• GOAL
Would you copy only the lines below, from the one containing "What is the spacing" through the very last one, leaving the pictures out?

• DATA
=======

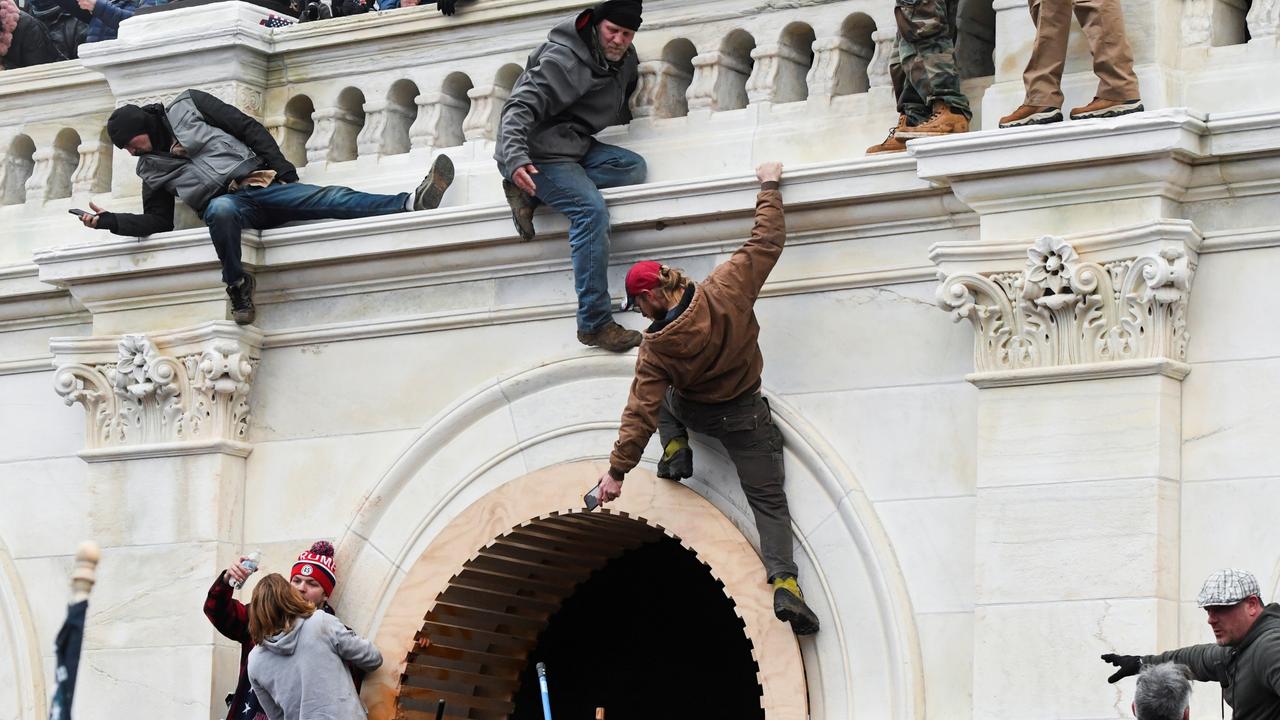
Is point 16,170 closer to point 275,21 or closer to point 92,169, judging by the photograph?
point 92,169

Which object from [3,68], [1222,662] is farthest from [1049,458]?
[3,68]

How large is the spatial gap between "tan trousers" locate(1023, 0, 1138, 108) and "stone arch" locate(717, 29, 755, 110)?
175cm

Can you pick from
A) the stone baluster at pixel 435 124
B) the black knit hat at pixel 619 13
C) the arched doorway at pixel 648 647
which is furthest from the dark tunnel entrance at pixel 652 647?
the black knit hat at pixel 619 13

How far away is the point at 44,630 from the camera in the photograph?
1497cm

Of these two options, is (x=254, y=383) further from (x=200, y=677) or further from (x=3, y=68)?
(x=3, y=68)

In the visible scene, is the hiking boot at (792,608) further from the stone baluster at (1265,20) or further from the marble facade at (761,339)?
the stone baluster at (1265,20)

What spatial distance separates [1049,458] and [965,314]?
0.73 meters

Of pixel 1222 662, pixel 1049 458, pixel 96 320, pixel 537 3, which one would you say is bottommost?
pixel 1222 662

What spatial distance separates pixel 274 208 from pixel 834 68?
2.97 m

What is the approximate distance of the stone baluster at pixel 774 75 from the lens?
526 inches

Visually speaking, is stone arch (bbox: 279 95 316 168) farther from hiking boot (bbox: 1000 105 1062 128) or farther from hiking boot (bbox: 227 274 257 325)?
hiking boot (bbox: 1000 105 1062 128)

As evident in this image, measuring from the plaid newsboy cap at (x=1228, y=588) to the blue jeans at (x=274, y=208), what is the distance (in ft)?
16.6

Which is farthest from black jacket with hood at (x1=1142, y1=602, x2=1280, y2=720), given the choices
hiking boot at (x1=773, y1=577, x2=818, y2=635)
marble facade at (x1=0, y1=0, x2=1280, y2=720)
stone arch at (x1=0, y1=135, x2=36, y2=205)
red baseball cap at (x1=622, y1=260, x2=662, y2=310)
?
stone arch at (x1=0, y1=135, x2=36, y2=205)

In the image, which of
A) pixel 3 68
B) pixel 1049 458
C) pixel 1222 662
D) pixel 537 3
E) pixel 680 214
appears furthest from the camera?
pixel 3 68
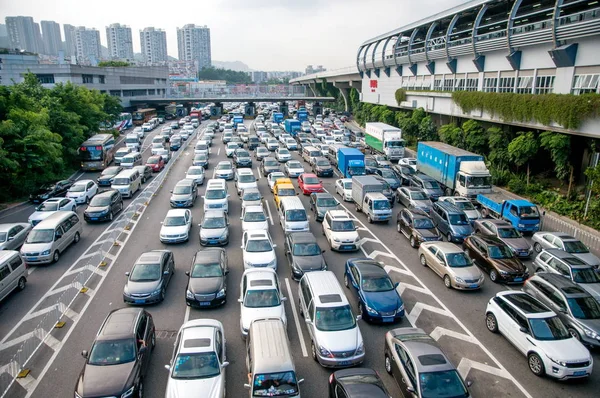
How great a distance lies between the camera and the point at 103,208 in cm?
2459

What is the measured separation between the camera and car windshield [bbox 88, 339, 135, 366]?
10.4m

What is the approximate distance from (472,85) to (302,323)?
35.6 metres

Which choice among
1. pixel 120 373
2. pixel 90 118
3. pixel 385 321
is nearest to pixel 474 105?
pixel 385 321

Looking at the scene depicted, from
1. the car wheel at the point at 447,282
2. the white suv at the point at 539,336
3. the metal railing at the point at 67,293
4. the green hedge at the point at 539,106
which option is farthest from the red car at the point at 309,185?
the white suv at the point at 539,336

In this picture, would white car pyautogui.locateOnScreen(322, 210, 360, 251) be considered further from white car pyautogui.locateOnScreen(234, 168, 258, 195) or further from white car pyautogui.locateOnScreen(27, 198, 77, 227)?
white car pyautogui.locateOnScreen(27, 198, 77, 227)

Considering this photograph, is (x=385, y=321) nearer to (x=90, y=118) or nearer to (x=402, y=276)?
(x=402, y=276)

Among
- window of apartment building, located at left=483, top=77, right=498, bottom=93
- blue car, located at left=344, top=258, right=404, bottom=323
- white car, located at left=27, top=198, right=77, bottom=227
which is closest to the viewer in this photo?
blue car, located at left=344, top=258, right=404, bottom=323

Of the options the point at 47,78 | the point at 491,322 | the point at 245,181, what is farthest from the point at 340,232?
the point at 47,78

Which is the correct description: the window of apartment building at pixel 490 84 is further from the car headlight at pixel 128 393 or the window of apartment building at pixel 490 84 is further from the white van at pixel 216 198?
the car headlight at pixel 128 393

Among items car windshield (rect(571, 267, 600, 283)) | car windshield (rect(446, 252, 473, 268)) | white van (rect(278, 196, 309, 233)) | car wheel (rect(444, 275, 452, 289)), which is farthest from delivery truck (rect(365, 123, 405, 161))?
car windshield (rect(571, 267, 600, 283))

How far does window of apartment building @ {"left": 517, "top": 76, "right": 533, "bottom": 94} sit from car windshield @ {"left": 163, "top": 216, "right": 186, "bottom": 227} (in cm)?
2804

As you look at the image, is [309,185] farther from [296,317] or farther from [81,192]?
[296,317]

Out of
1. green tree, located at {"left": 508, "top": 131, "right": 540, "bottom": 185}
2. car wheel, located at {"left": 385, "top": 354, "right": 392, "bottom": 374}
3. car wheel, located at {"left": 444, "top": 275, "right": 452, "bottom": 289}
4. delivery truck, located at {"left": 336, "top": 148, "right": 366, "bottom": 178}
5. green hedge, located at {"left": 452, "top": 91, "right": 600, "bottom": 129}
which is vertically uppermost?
green hedge, located at {"left": 452, "top": 91, "right": 600, "bottom": 129}

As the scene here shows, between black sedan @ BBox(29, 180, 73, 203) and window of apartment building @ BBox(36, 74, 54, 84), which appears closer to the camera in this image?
black sedan @ BBox(29, 180, 73, 203)
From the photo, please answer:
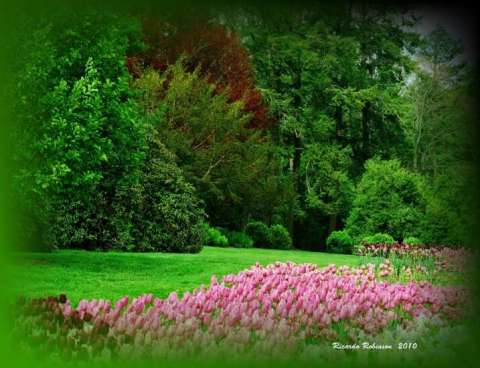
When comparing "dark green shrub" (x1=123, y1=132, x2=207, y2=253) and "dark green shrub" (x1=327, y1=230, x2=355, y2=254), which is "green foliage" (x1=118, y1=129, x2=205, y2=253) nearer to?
"dark green shrub" (x1=123, y1=132, x2=207, y2=253)

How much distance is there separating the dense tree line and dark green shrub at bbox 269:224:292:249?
0.06 ft

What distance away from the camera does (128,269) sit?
7484 millimetres

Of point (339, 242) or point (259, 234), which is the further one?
point (259, 234)

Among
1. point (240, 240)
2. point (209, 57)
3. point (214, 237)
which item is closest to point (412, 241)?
point (240, 240)

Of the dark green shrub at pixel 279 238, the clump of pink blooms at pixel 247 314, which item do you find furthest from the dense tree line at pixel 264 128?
the clump of pink blooms at pixel 247 314

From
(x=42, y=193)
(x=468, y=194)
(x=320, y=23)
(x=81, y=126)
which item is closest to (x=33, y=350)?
(x=42, y=193)

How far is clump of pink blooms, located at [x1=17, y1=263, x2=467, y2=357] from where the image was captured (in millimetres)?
6094

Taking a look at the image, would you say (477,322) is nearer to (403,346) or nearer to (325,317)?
(403,346)

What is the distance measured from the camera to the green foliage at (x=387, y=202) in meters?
8.05

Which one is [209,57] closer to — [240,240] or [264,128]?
[264,128]

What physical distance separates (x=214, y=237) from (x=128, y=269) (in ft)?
5.04

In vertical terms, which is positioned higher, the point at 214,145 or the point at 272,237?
the point at 214,145

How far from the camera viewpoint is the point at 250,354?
6.36 metres

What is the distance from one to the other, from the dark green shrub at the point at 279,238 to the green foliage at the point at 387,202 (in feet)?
2.50
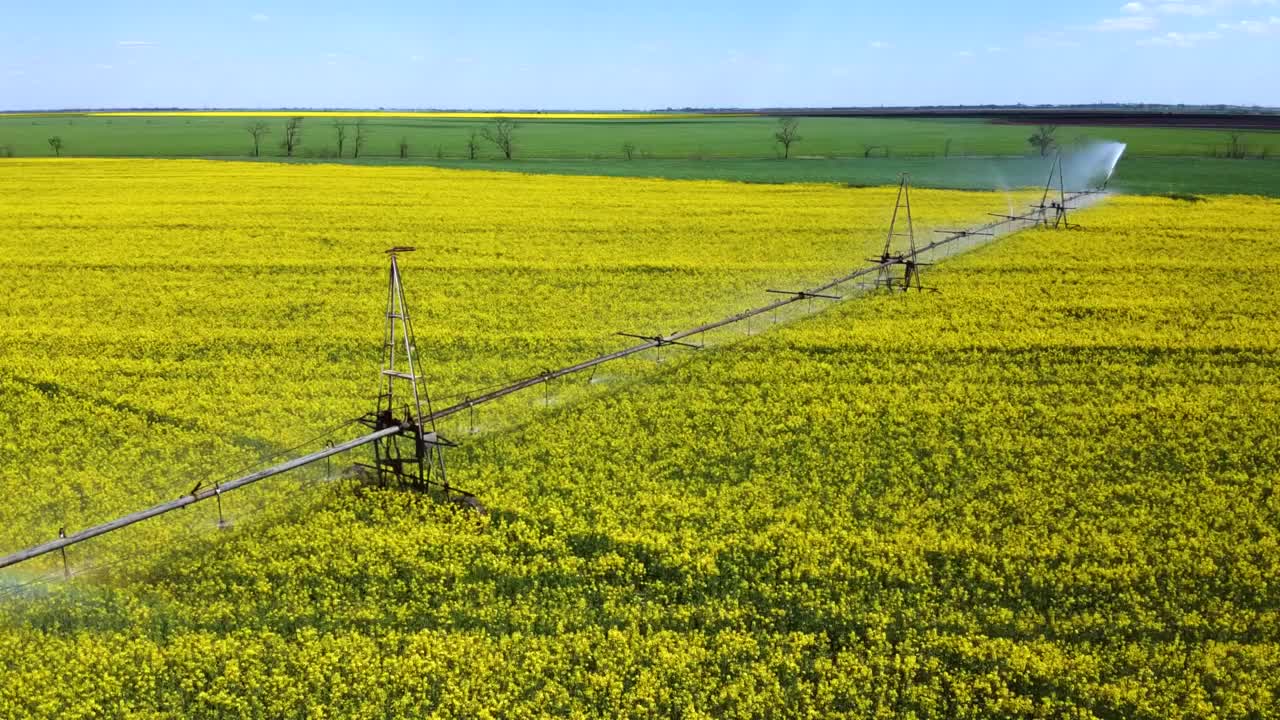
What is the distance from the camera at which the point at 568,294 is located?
25.7 meters

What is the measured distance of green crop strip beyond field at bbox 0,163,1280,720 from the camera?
9.02 meters

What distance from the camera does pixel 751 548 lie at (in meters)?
11.3

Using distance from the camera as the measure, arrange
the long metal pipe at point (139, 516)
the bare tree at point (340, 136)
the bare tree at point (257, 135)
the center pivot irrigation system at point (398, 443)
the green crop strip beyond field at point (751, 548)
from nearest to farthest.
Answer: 1. the green crop strip beyond field at point (751, 548)
2. the long metal pipe at point (139, 516)
3. the center pivot irrigation system at point (398, 443)
4. the bare tree at point (340, 136)
5. the bare tree at point (257, 135)

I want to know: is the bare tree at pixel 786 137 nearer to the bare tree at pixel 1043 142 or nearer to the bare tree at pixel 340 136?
the bare tree at pixel 1043 142

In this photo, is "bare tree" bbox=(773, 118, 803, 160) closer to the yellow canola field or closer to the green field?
the green field

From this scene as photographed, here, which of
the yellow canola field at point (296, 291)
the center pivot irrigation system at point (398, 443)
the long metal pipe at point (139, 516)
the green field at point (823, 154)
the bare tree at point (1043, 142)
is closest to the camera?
the long metal pipe at point (139, 516)

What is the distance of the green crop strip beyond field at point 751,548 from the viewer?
9016mm

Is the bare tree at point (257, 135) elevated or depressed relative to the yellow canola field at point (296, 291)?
elevated

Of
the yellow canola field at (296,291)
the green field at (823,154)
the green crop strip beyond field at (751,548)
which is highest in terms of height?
the green field at (823,154)

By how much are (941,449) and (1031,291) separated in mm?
13487

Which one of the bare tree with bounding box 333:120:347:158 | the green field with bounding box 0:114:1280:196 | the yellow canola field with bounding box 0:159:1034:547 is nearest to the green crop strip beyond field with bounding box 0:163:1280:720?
the yellow canola field with bounding box 0:159:1034:547

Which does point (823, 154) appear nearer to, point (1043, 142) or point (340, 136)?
point (1043, 142)

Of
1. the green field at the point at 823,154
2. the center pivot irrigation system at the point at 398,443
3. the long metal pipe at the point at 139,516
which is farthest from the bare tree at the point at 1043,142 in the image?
the long metal pipe at the point at 139,516

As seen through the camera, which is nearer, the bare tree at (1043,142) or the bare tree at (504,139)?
the bare tree at (1043,142)
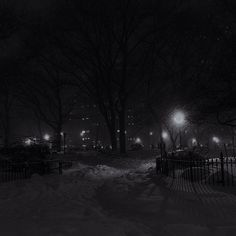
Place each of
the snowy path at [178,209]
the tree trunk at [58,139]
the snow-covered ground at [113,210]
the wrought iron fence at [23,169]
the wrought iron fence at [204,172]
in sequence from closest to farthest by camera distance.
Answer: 1. the snow-covered ground at [113,210]
2. the snowy path at [178,209]
3. the wrought iron fence at [204,172]
4. the wrought iron fence at [23,169]
5. the tree trunk at [58,139]

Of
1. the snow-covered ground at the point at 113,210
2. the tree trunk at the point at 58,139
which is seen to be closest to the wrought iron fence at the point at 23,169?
the snow-covered ground at the point at 113,210

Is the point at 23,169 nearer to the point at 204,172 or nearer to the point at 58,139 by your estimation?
the point at 204,172

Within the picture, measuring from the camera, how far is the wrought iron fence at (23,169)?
67.5 ft

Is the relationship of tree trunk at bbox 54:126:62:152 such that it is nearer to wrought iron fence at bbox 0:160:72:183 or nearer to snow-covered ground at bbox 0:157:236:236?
wrought iron fence at bbox 0:160:72:183

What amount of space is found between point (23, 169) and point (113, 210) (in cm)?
1255

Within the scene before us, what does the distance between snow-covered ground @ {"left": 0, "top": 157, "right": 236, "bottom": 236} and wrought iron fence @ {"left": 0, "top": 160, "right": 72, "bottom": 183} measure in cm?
387

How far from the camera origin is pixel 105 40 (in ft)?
120

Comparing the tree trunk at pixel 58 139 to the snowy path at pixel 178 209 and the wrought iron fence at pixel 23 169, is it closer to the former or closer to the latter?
the wrought iron fence at pixel 23 169

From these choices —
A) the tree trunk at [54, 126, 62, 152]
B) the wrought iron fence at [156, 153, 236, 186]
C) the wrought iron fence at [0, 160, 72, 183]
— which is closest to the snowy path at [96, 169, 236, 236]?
the wrought iron fence at [156, 153, 236, 186]

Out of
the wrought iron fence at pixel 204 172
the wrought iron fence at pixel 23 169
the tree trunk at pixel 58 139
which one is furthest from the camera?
the tree trunk at pixel 58 139

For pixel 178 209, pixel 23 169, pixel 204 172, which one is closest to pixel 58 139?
pixel 23 169

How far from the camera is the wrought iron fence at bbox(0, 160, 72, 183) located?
67.5 ft

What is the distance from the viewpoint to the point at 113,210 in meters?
11.3

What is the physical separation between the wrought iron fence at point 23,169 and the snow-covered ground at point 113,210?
3873mm
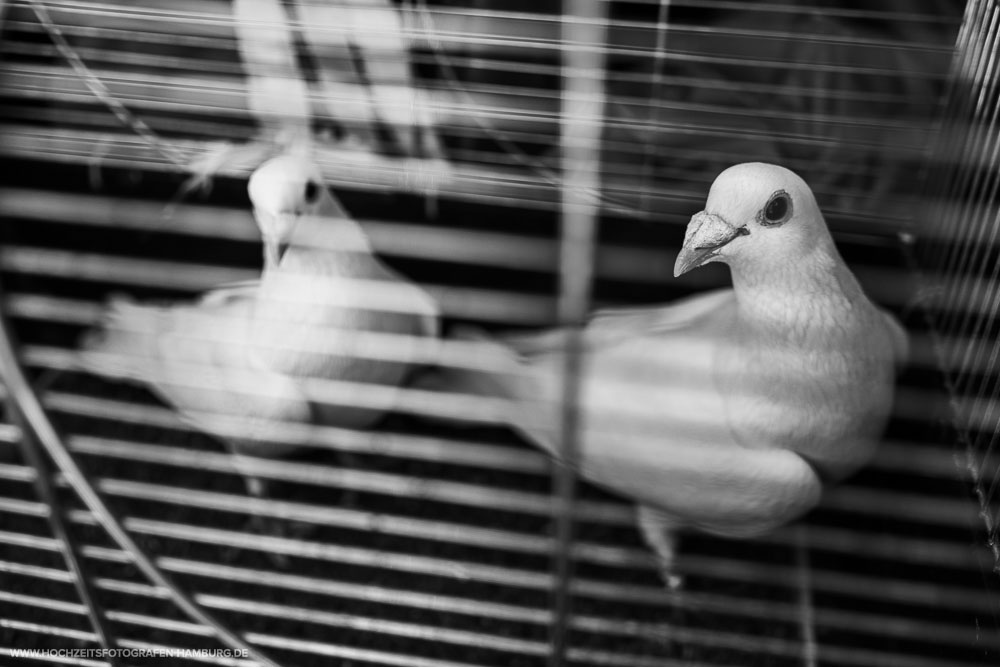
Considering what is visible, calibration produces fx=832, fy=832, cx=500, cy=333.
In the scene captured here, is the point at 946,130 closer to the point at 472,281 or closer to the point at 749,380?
the point at 749,380

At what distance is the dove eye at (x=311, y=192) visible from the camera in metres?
1.06

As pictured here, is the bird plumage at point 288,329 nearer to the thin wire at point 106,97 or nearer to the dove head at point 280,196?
the dove head at point 280,196

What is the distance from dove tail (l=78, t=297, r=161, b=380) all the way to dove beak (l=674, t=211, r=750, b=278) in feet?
2.67

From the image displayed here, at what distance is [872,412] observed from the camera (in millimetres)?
874

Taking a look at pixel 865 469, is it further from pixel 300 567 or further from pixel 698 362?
pixel 300 567

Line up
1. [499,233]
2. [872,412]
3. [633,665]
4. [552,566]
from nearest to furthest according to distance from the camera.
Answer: [872,412] → [633,665] → [552,566] → [499,233]

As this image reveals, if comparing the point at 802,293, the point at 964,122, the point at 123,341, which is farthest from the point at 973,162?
the point at 123,341

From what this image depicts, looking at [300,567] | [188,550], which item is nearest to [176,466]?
[188,550]

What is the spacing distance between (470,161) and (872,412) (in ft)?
2.85

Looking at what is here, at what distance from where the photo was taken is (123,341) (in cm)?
129

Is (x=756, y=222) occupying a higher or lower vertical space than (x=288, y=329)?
lower

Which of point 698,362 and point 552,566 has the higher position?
point 698,362

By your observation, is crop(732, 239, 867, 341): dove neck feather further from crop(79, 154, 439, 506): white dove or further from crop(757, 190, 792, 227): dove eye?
crop(79, 154, 439, 506): white dove

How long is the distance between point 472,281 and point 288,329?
0.45 meters
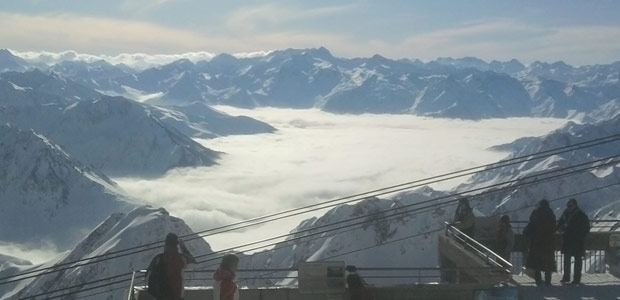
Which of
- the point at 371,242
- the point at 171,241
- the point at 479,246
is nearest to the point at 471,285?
the point at 479,246

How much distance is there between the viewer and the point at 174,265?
12914mm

=======

• ANSWER BELOW
What is the spacing distance between (470,161) and (872,412) (in ft)?
2.85

Looking at what is here, at what distance from where the photo was taken is (123,341) (in cm)?
129

Is (x=756, y=222) occupying a higher or lower vertical space than (x=288, y=329)?
lower

Which of point 698,362 and point 552,566 has the higher position?
point 698,362

By your observation, is crop(732, 239, 867, 341): dove neck feather further from crop(79, 154, 439, 506): white dove or further from crop(757, 190, 792, 227): dove eye?
crop(79, 154, 439, 506): white dove

How long is the distance between point 472,281 and point 288,329?
0.45 meters
Which of
- the point at 371,242
- the point at 171,241
- the point at 479,246
is nearest to the point at 471,285?
the point at 479,246

How much distance is there between the viewer and the point at 174,265?
12914mm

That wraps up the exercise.